#!/usr/bin/env python3
"""
fc_perform_router.py — map Malin's reply TEXT to an FC expression. (Cal's lane: the
performance router for the live loop.)

v1 = dumb version first: cue-based sentiment -> a canonical emotion -> SNAPPED to
whatever the live FC library actually has available right now. It reads the available
list at call time, so it grows automatically as overnight renders add emotions, and
never asks for an expression that isn't built yet.

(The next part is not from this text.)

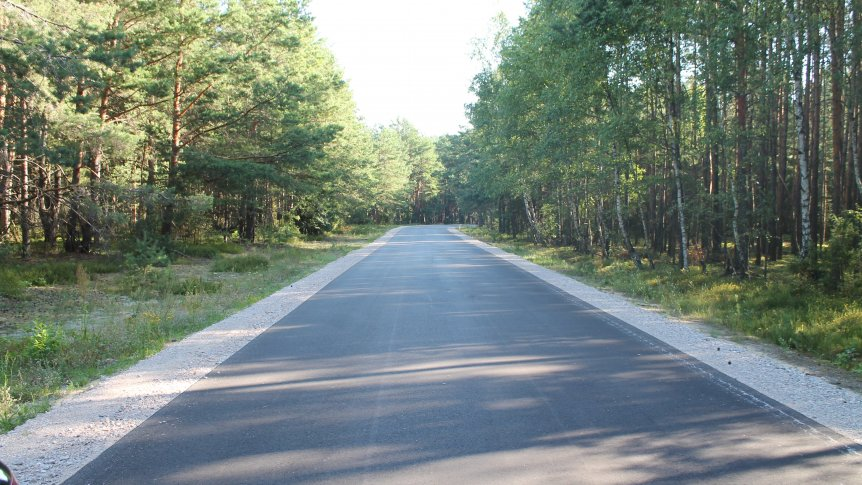 Zakończyły się remonty dróg gminnych.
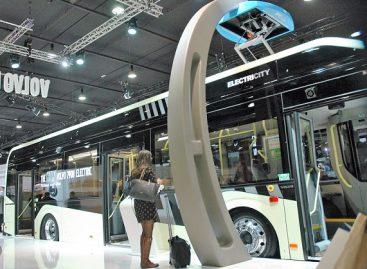 """""""Volvo"""" stende """"Busworld"""" parodoje – atnaujintas elektrinis autobusas"""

Also honours an explicit [PERFORM:xxx] tag if Malin's brain emits one (the designed
path) — so the moment her prompt starts tagging emotions, the router uses HER choice
and the heuristic just becomes the fallback. The tag is stripped from the text that
goes to TTS.

Usage:
  from fc_perform_router import route
  emotion, clean_text = route(reply_text, available=['neutral','happy','amused_flirty','surprised','sad'])
"""
import re

# canonical emotion -> ordered fallbacks; snap to the first one that's AVAILABLE.
# extra canon names map onto the bigger 27-emotion set as those get rendered.
FALLBACK = {
    "amused_flirty": ["amused_flirty", "happy", "neutral"],
    "happy":         ["happy", "amused_flirty", "satisfaction", "neutral"],
    "excited":       ["excitement", "happy", "surprised", "neutral"],
    "surprised":     ["surprised", "awe", "horror", "neutral"],
    "sad":           ["sad", "neutral"],
    "concerned":     ["anxiety", "calmness", "neutral"],
    "angry":         ["anger", "neutral"],
    "calm":          ["calmness", "neutral"],
    "adoring":       ["adoration", "romance", "happy", "neutral"],
    "neutral":       ["neutral"],
}

# cue regex -> canonical (first match wins; ORDER MATTERS).
# care/negative cues come BEFORE generic positives so a stray "love" can't make an
# apology read as happy.
CUES = [
    (r"(haha|hehe|lol|lmao|\bteas|\bwink|flirt|naughty|trouble|;\)|😏|😈)", "amused_flirty"),
    (r"(i'?m sorry|so sad|unfortunately|that hurts|heartbreak|hard day|rough day)", "sad"),
    (r"(worried|concern|be careful|are you ok|you okay|take care of yourself|you went quiet)", "concerned"),
    (r"(breathe|take it easy|it'?s okay|i'?m here|slow down|you'?re safe)", "calm"),
    (r"(adore|my love|gorgeous|i want you|come here)", "adoring"),
    (r"(love|sweet|glad|happy|wonderful|yay|great job|perfect|delight|proud of you)", "happy"),
    (r"(!{2,}|\bwow\b|\bwhoa\b|\bomg\b|can'?t believe|no way|holy)", "surprised"),
]


def classify(text):
    t = (text or "").lower()
    for pat, emo in CUES:
        if re.search(pat, t):
            return emo
    if t.count("!") >= 1:
        return "happy"
    if t.count("?") >= 2:
        return "surprised"
    return "neutral"


def _snap(canon, available):
    for cand in FALLBACK.get(canon, ["neutral"]):
        if cand in available:
            return cand
    if "neutral" in available:
        return "neutral"
    return available[0] if available else "neutral"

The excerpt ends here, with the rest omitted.